▶ Stated exercise:
Rewrite all the records below, replacing "concrete patio floor" with "paved terrace floor" and leaving everything else unchanged.

Start Material for the task

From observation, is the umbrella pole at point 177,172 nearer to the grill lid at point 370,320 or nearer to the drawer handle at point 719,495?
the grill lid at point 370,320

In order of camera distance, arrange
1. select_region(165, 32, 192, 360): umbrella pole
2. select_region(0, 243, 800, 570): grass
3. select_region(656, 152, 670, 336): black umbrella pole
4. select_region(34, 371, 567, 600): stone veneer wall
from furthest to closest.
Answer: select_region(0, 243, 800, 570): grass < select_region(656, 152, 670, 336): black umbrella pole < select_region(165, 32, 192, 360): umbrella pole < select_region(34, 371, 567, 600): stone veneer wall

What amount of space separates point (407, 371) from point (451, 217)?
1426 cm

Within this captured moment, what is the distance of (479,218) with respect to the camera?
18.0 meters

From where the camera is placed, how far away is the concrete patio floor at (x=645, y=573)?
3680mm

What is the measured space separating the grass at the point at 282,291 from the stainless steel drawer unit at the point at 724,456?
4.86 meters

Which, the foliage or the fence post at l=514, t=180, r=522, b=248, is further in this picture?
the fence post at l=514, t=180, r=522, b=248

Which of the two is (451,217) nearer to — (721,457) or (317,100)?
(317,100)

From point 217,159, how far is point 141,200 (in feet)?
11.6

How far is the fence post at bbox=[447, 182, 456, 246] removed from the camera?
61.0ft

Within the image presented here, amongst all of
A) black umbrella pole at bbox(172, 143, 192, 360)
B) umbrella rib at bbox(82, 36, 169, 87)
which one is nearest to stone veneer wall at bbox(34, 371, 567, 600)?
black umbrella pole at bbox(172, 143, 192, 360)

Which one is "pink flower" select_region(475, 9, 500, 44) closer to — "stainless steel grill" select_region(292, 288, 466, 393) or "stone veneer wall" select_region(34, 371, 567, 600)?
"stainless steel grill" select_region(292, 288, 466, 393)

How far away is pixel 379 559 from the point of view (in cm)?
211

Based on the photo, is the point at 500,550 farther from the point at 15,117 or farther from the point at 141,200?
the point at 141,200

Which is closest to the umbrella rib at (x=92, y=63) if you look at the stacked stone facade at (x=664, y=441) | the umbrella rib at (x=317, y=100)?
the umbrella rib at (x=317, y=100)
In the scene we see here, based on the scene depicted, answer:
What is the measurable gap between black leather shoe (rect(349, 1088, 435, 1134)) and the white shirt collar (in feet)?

End Material for the task

▶ Response below:
From observation, is the umbrella pole at point 177,172 nearer to the grill lid at point 370,320 or nearer to the drawer handle at point 719,495?
the grill lid at point 370,320

In order of camera distance, arrange
1. select_region(165, 32, 192, 360): umbrella pole
2. select_region(0, 243, 800, 570): grass
3. select_region(656, 152, 670, 336): black umbrella pole
4. select_region(34, 371, 567, 600): stone veneer wall
from furthest to closest.
Answer: select_region(0, 243, 800, 570): grass < select_region(656, 152, 670, 336): black umbrella pole < select_region(165, 32, 192, 360): umbrella pole < select_region(34, 371, 567, 600): stone veneer wall

What amount of space separates point (407, 371) from point (451, 217)?
1426 cm

Within this captured moment, what is the distance of (479,218) with respect to the camera?
18.0 meters

From where the camera is placed, how far away is the paved terrace floor at (x=645, y=573)?
3680mm

What is the measured space separating the grass at the point at 282,291 from the stainless steel drawer unit at the point at 724,456?
4.86 meters

Which, the foliage or the fence post at l=514, t=180, r=522, b=248, is further in this picture?
the fence post at l=514, t=180, r=522, b=248

Which of the two is (451,217) nearer to — (721,457) or (317,100)?
(317,100)

From point 217,159, how far is point 141,200 (in feet)?
11.6

How far is the fence post at bbox=[447, 182, 456, 246] removed from the camera?
61.0ft

Within the image presented here, amongst all of
A) black umbrella pole at bbox(172, 143, 192, 360)
B) umbrella rib at bbox(82, 36, 169, 87)
which one is nearest to stone veneer wall at bbox(34, 371, 567, 600)?
black umbrella pole at bbox(172, 143, 192, 360)

Which one is "pink flower" select_region(475, 9, 500, 44) closer to — "stainless steel grill" select_region(292, 288, 466, 393) or "stone veneer wall" select_region(34, 371, 567, 600)?
"stainless steel grill" select_region(292, 288, 466, 393)

How far away is pixel 379 559 from the point of view (in cm)?
211

Based on the photo, is the point at 500,550 farther from the point at 15,117 or farther from the point at 141,200?
the point at 141,200

Which is closest to the umbrella rib at (x=92, y=63) if you look at the stacked stone facade at (x=664, y=441) | the umbrella rib at (x=317, y=100)?
the umbrella rib at (x=317, y=100)
In the scene we see here, based on the scene depicted, answer:
What is the measurable gap between black leather shoe (rect(349, 1088, 435, 1134)) and the white shirt collar (in feet)?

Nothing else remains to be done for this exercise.